Surely even in his darkest moments, the 20-year-old Pete Townshend who penned the lyric “hope I die before I get old” never imagined himself as a paunchy geezer of 64, lurching his way through the geriatric wasteland of the Who’s recent Super Bowl halftime show. Such are the indignities that come with age.

Likewise, I never thought I’d be old enough to grumble about “kids today.” But last week the Pew Research Center released the most comprehensive survey to date on Americans born after 1980, the so-called Millennial Generation. And there’s plenty in it to make this libertarian Gen Xer want to scream “get off my lawn!”

Two-thirds of Gen Y voted for Barack Obama, a candidate just half of their elders backed, the largest generational disparity recorded in 40 years of polling. Millennials “are significantly less critical of government” than their predecessors, Pew says. They’re the only one of the four generations polled in which a majority says “the government should do more to solve problems.”

So should the limited-government movement’s new slogan be “don’t trust anyone under 30?” Not quite. If you squint, you can discern some good news in the Pew report.
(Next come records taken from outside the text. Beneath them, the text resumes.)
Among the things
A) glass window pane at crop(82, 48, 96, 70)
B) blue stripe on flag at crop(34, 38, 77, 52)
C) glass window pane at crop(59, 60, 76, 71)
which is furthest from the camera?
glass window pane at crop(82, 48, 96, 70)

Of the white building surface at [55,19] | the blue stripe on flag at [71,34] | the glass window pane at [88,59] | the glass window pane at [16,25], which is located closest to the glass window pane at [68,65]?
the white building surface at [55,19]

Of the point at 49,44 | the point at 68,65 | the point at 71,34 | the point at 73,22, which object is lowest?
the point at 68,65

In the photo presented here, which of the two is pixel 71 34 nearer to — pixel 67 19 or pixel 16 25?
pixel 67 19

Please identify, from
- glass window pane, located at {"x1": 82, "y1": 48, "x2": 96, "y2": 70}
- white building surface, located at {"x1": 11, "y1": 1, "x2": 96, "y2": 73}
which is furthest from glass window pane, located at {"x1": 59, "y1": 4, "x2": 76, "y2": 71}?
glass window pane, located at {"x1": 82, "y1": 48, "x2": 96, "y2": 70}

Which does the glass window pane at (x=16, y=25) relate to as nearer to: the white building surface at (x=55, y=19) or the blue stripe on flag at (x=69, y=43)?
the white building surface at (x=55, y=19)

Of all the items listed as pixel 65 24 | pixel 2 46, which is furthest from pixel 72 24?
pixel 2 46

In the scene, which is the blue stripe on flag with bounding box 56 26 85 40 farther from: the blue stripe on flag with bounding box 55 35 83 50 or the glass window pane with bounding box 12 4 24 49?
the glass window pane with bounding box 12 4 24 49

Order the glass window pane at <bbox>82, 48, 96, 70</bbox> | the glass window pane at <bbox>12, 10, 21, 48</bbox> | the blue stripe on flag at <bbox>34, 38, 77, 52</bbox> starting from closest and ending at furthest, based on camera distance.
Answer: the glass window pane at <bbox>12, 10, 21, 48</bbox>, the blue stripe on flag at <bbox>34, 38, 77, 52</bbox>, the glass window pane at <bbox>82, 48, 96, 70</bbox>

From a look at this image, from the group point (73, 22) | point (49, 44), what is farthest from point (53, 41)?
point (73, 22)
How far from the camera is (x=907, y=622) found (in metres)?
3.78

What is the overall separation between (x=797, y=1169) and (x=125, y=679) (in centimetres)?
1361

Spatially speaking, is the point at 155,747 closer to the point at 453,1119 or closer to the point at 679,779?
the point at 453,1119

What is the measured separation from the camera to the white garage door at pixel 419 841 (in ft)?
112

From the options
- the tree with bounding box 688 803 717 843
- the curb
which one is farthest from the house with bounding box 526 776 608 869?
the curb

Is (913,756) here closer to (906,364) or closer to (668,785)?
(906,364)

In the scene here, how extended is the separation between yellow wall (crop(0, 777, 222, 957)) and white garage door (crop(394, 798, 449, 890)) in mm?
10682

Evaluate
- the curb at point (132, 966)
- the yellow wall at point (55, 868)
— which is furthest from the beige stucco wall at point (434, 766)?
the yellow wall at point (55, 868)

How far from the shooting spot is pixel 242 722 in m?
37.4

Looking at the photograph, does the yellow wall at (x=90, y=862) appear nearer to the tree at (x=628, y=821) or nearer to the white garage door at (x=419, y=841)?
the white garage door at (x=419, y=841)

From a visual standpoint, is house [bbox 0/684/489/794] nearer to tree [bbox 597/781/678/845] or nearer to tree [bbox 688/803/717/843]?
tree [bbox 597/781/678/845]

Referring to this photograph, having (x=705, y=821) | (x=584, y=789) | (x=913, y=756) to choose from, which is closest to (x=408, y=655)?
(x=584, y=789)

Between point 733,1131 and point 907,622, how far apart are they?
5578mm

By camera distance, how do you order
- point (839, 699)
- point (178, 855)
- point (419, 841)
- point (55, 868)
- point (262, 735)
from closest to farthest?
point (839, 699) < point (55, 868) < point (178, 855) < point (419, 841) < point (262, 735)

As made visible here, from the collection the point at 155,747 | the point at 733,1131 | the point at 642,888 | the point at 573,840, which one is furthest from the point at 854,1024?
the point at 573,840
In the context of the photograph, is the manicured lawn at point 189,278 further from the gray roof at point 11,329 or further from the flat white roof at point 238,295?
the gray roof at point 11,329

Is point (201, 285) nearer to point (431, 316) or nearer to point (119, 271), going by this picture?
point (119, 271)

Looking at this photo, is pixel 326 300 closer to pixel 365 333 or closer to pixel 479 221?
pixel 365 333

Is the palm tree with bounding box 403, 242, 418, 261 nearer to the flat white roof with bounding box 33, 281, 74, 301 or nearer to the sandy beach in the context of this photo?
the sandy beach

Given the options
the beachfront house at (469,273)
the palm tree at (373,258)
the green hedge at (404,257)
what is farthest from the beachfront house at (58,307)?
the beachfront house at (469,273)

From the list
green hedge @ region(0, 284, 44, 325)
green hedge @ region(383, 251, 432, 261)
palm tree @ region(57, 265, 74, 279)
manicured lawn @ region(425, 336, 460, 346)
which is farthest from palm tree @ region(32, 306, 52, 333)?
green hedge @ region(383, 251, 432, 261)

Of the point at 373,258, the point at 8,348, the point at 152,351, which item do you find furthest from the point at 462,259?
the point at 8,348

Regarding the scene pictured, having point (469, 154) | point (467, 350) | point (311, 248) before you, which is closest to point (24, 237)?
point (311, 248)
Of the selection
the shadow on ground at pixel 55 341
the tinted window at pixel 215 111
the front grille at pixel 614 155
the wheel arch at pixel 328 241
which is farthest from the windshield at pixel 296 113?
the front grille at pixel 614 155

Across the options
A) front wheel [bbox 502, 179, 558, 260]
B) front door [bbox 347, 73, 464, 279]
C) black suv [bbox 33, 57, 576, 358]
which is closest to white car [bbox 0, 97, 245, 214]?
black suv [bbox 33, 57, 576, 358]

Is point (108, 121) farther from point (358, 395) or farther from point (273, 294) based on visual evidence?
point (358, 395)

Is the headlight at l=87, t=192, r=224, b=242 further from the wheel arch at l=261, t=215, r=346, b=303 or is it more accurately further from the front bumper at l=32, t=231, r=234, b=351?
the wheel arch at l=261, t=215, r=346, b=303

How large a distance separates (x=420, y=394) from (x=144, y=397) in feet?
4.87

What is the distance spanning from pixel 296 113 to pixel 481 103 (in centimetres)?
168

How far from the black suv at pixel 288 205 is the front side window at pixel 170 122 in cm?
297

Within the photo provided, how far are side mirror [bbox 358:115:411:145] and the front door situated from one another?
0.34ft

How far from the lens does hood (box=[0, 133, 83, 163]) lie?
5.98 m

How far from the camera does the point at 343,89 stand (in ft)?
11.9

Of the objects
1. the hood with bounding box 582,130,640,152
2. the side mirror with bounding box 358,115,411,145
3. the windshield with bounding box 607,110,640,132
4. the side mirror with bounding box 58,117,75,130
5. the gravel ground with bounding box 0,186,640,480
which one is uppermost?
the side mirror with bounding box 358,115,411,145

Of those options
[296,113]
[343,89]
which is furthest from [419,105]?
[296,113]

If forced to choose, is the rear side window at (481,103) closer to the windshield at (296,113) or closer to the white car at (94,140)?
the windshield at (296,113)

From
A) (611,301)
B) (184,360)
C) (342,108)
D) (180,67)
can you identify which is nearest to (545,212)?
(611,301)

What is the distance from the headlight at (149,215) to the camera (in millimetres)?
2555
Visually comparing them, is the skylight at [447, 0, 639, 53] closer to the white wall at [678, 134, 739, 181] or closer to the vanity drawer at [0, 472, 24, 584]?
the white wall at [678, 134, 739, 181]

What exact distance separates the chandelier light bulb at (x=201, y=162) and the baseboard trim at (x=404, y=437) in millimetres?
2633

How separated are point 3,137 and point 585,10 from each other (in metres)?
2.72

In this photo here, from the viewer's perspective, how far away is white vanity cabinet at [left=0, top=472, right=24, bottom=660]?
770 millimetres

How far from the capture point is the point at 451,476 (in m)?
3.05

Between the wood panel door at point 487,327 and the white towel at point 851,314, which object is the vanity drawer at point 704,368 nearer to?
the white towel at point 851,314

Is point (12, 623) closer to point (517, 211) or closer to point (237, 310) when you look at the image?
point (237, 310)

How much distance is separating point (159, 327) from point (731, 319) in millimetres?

True, moral-values conservatives and foreign-policy hawks will have a hard time finding a pony in Pew’s data pile.

Gen Y is more socially liberal, pro-gay marriage, and pro-immigration than earlier generations. They’re also the least likely age group to support an aggressive, interventionist foreign policy, and the only one in which a majority of respondents disapproved of Obama’s doubling down on a bad bet in Afghanistan.

Pew calls the Millennials “a pro-government, socially liberal generation.” For libertarians, often described as “fiscally conservative and socially liberal,” there’s at least some common ground there.

And those of us who recognize that war is, like most federal initiatives, costly, destructive, and rarely necessary, can only welcome the rising generation’s coolness toward foreign-policy adventurism.

What’s more, there may be room to work on the “pro-government” side of the equation. The Democratic Party’s advantage among younger voters dropped off significantly over the last year, from 32 to 14 points. College-educated Millennials show more skepticism toward government, and Gen Y is “on course to become the most educated generation in American history.”

Indeed, in the years to come, they’re going to get a real education in the costs of overweening government. In his column for The Washington Post last Thursday, E.J. Dionne calls Gen Next “the next New Dealers.”

Let’s see how that prediction pans out after they spend a few years getting the business end of the New Deal, watching their FICA taxes skyrocket to fund the baby boomers’ retirement.

Meanwhile, the lesson here for the conservative movement is: Change or die. At the 9/12 Tea Party march, I couldn’t help noticing how heavily the crowd skewed toward middle age. But judging by the signs they carried, many of the young people who showed up were supporters of Rep. Ron Paul, energized by the libertarian Republican’s small-government, pro-Constitution message.

And at the recent Conservative Political Action Conference, when an obnoxious lout named Ryan Sorba condemned the CPAC organizers for welcoming a gay organization, it was members of groups like Students for Liberty and the Ron Paul kids who booed him off the stage.

The Millennials don’t like the culture wars — and they’re not very keen on wars in general. If conservatives want to appeal to younger voters, they’ll leave social issues to the states and the people, show the neocons the door, and focus on warding off our looming fiscal catastrophe.